_Your goal_.
Copy the records below exactly, from the line containing "Based on the image, would" through the last line, and leave out every picture.

(Rows from a spatial reasoning dataset)
---------------
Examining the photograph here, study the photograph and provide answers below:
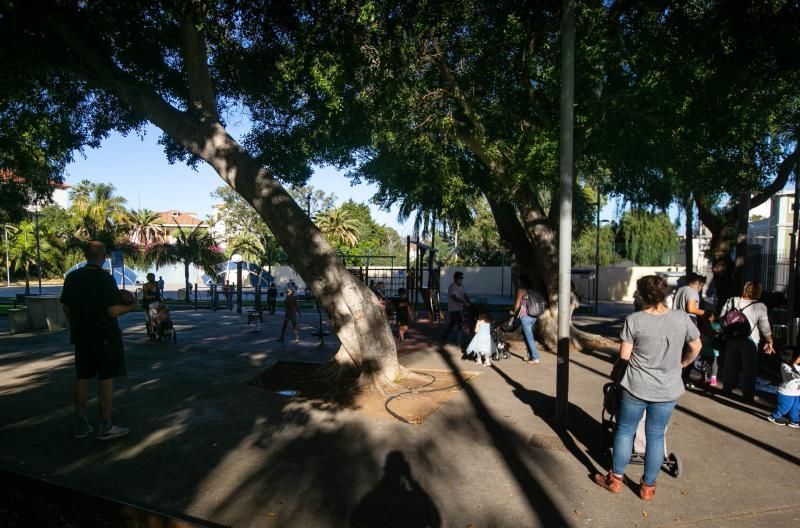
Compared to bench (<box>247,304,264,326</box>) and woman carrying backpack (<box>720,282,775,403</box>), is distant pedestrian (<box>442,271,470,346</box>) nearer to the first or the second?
woman carrying backpack (<box>720,282,775,403</box>)

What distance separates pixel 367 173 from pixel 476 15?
5780 millimetres

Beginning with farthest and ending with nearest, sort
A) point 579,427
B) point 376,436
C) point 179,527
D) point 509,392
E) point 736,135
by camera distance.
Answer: point 736,135
point 509,392
point 579,427
point 376,436
point 179,527

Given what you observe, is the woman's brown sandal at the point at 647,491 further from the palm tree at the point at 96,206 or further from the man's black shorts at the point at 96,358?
the palm tree at the point at 96,206

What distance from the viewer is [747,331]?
6.61m

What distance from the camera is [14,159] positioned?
36.8 ft

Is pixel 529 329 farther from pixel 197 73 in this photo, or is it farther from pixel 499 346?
pixel 197 73

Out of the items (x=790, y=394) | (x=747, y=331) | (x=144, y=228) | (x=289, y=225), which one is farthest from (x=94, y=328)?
(x=144, y=228)

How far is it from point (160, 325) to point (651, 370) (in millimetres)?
10410

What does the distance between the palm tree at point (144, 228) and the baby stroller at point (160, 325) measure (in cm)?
4246

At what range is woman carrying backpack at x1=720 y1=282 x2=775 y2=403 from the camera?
260 inches

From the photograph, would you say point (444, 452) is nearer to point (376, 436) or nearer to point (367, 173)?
point (376, 436)

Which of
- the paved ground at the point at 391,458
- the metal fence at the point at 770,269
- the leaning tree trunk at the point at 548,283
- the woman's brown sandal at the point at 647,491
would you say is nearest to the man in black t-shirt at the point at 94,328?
the paved ground at the point at 391,458

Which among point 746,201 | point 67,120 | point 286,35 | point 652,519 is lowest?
point 652,519

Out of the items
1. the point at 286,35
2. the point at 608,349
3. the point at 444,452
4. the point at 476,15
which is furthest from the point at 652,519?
the point at 286,35
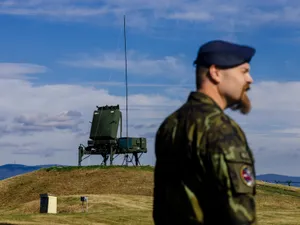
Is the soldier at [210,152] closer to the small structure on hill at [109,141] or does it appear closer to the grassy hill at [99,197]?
the grassy hill at [99,197]

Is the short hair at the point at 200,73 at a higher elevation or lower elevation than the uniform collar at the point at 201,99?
higher

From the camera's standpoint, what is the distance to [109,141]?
50.9 meters

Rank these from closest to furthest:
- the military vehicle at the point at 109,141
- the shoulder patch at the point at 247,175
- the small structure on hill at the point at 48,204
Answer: the shoulder patch at the point at 247,175
the small structure on hill at the point at 48,204
the military vehicle at the point at 109,141

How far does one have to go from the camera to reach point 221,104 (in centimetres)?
408

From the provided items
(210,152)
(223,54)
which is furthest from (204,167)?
(223,54)

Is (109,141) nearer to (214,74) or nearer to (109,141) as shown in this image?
(109,141)

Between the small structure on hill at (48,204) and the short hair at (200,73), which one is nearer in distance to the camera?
the short hair at (200,73)

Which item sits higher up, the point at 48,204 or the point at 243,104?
the point at 243,104

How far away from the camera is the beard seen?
412 centimetres

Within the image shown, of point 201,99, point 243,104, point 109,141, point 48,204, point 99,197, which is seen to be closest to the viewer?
point 201,99

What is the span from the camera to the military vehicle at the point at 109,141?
5038 cm

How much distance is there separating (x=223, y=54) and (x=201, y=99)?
0.32 m

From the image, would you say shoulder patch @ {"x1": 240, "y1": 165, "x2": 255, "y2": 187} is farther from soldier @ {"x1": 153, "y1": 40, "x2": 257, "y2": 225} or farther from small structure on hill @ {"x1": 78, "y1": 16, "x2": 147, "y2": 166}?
small structure on hill @ {"x1": 78, "y1": 16, "x2": 147, "y2": 166}

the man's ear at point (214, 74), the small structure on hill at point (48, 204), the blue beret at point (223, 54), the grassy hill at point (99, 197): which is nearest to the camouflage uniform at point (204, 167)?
the man's ear at point (214, 74)
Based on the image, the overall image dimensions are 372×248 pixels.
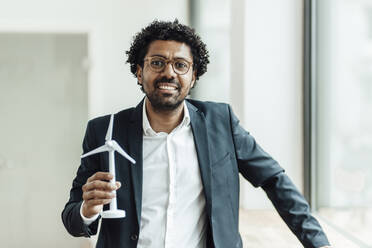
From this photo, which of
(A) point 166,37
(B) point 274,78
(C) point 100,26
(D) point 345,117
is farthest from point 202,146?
(C) point 100,26

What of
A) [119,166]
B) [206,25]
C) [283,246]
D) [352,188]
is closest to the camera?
[119,166]

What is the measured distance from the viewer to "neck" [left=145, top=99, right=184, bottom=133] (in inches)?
57.9

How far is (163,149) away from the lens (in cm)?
146

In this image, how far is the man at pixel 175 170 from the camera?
138cm

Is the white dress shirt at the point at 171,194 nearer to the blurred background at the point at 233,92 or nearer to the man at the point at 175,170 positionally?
the man at the point at 175,170

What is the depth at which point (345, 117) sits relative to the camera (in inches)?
89.2

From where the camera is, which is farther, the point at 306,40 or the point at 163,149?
the point at 306,40

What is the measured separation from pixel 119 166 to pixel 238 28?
1.55 metres

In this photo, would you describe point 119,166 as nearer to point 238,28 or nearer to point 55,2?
point 238,28

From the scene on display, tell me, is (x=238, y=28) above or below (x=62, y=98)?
above

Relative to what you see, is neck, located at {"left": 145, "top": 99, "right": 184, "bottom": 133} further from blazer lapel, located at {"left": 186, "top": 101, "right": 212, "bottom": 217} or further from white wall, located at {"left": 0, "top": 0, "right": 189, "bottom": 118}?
white wall, located at {"left": 0, "top": 0, "right": 189, "bottom": 118}

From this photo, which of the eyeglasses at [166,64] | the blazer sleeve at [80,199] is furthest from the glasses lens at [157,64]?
the blazer sleeve at [80,199]

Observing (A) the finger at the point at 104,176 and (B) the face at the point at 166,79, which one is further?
(B) the face at the point at 166,79

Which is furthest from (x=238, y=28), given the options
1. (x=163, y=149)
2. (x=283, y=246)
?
(x=163, y=149)
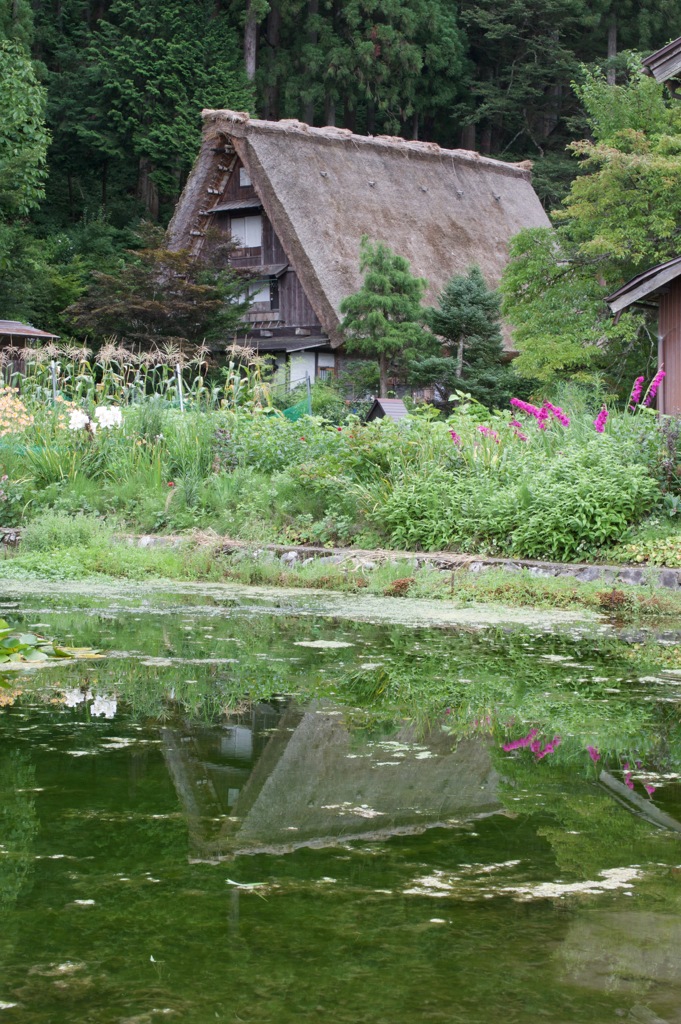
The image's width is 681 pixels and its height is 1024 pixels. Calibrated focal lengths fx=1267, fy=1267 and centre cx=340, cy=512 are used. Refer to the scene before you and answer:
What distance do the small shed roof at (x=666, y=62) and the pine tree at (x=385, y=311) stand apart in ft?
19.5

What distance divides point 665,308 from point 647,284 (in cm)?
86

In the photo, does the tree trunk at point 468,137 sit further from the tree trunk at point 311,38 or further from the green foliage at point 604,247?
the green foliage at point 604,247

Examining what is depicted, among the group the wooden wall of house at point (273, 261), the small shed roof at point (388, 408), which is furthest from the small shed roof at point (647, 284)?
the wooden wall of house at point (273, 261)

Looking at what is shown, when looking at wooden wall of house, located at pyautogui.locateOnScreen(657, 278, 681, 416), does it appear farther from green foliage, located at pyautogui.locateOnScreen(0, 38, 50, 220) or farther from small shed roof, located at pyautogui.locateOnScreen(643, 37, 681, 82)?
green foliage, located at pyautogui.locateOnScreen(0, 38, 50, 220)

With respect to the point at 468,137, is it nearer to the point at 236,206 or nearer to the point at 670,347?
the point at 236,206

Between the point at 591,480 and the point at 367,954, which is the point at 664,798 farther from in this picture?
the point at 591,480

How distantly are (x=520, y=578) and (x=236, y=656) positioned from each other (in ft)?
10.8

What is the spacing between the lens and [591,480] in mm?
10383

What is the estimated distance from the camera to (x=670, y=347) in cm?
1608

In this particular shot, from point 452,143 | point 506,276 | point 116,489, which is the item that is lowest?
point 116,489

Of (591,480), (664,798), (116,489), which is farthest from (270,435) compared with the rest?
(664,798)

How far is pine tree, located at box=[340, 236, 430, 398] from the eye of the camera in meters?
22.8

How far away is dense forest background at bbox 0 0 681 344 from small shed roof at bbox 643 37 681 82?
45.1 feet

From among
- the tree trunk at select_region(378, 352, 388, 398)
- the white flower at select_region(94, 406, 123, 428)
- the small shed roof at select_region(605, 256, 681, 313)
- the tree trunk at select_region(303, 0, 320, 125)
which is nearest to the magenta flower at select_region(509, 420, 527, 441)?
the small shed roof at select_region(605, 256, 681, 313)
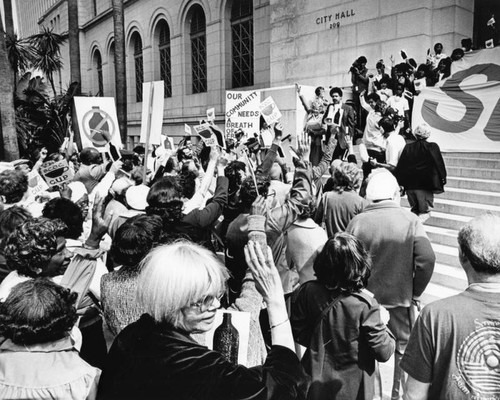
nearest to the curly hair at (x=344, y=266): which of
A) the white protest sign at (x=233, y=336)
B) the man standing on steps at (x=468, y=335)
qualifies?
the man standing on steps at (x=468, y=335)

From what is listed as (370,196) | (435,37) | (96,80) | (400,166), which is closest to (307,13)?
(435,37)

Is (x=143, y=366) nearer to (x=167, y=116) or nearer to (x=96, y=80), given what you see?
(x=167, y=116)

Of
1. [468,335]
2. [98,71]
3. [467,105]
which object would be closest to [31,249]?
[468,335]

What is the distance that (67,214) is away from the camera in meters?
3.03

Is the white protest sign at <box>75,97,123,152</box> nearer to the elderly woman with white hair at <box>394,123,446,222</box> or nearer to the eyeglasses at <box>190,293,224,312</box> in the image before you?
the elderly woman with white hair at <box>394,123,446,222</box>

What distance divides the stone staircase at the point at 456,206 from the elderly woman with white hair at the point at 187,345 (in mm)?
3844

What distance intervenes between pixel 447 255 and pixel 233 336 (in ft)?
15.5

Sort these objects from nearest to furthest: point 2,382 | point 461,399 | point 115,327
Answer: point 2,382 < point 461,399 < point 115,327

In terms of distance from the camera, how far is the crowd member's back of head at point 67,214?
3002mm

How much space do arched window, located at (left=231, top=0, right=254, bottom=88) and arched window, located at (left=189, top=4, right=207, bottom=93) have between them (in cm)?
253

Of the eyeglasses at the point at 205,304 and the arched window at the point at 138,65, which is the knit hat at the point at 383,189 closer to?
the eyeglasses at the point at 205,304

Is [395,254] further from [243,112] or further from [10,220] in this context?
[243,112]

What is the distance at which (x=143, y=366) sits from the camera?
1.42 metres

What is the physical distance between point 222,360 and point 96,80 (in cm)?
4044
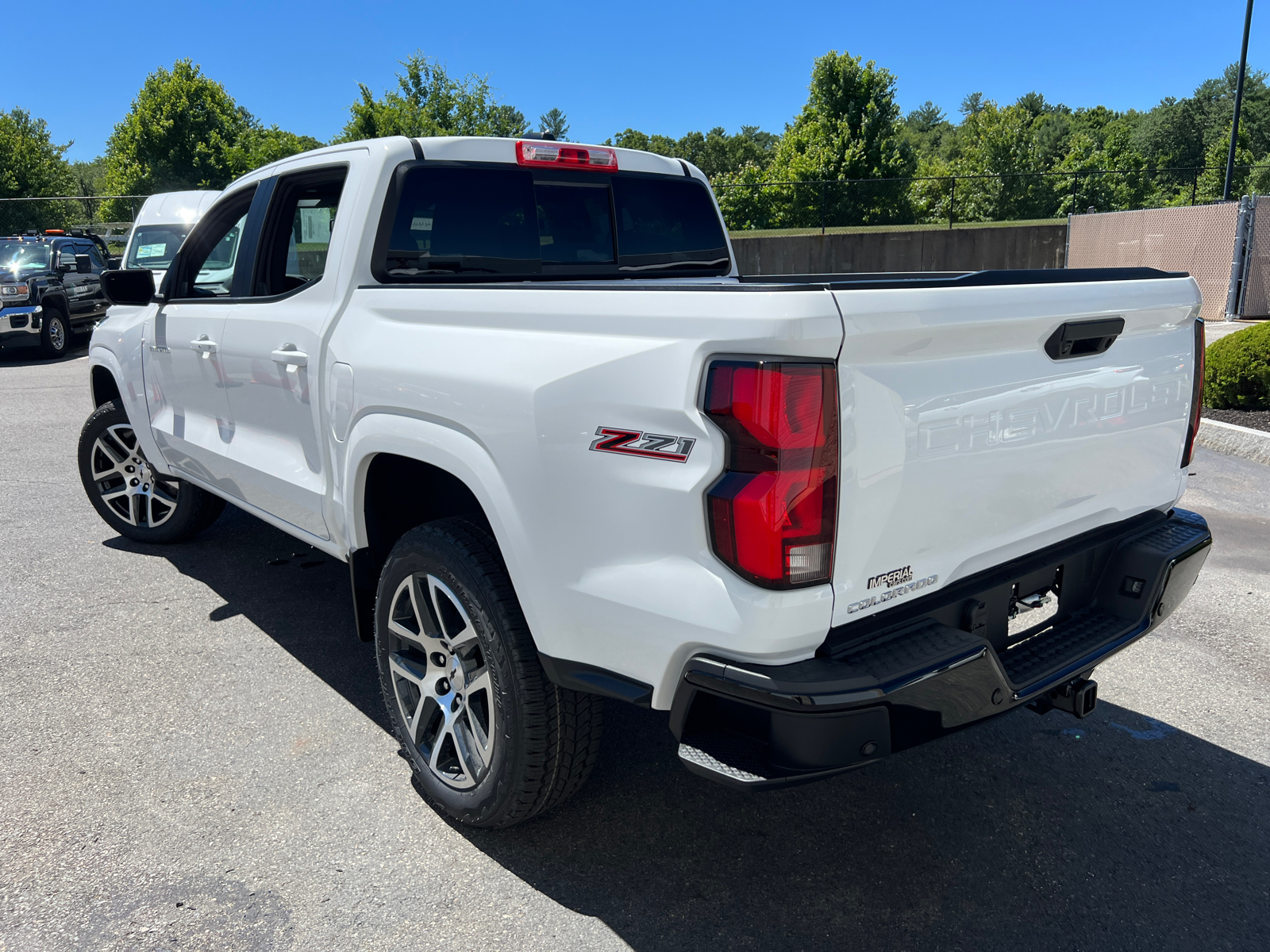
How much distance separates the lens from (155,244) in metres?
14.4

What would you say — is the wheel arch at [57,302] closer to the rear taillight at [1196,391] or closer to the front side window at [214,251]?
the front side window at [214,251]

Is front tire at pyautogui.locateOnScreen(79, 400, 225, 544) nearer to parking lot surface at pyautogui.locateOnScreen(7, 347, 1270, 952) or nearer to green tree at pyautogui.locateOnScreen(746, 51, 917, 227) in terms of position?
parking lot surface at pyautogui.locateOnScreen(7, 347, 1270, 952)

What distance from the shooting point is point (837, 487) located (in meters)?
1.95

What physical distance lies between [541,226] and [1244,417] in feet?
24.8

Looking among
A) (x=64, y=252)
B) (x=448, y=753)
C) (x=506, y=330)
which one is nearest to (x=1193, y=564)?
(x=506, y=330)

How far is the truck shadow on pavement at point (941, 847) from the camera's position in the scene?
244 centimetres

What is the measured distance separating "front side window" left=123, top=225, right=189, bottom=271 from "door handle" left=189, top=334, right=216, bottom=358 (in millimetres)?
11776

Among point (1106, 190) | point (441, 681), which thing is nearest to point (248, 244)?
point (441, 681)

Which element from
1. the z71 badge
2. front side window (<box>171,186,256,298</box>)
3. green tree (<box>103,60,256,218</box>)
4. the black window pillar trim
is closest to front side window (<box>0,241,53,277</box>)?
front side window (<box>171,186,256,298</box>)

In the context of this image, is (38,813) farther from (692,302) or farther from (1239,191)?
(1239,191)

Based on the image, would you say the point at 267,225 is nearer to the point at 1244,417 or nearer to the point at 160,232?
the point at 1244,417

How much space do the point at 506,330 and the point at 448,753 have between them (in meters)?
1.34

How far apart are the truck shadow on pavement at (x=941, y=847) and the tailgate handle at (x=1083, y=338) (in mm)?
1464

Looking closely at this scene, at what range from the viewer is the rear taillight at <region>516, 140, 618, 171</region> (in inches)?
143
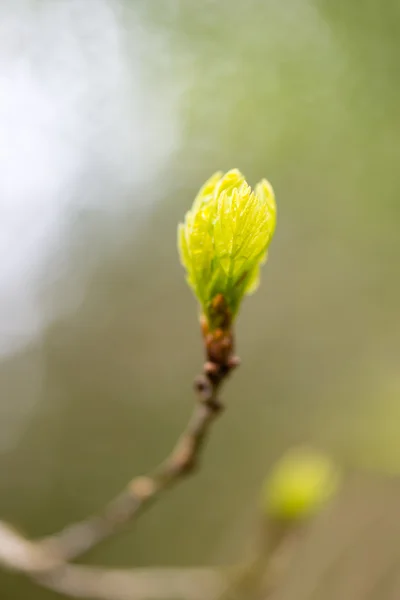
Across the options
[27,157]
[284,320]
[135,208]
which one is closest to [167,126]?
[135,208]

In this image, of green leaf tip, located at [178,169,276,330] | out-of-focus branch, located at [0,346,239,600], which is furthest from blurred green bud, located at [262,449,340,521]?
green leaf tip, located at [178,169,276,330]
---------------
_Reply to the task_.
Based on the image, would you say the point at 267,225 is nearer to the point at 1244,417 or nearer to the point at 160,232?
the point at 1244,417

How much space do the point at 506,330 and the point at 448,753 have between them (in meters)?
1.34

How far apart are the truck shadow on pavement at (x=941, y=847) and the tailgate handle at (x=1083, y=338) (in mm)?
1464

Looking closely at this scene, at what range from the viewer is the rear taillight at <region>516, 140, 618, 171</region> (in inches)?
143
Across the options
[27,157]
[284,320]
[135,208]
which one is closest to [167,126]?
[135,208]

In this image, of green leaf tip, located at [178,169,276,330] | out-of-focus branch, located at [0,346,239,600], which is furthest from blurred green bud, located at [262,449,340,521]?
green leaf tip, located at [178,169,276,330]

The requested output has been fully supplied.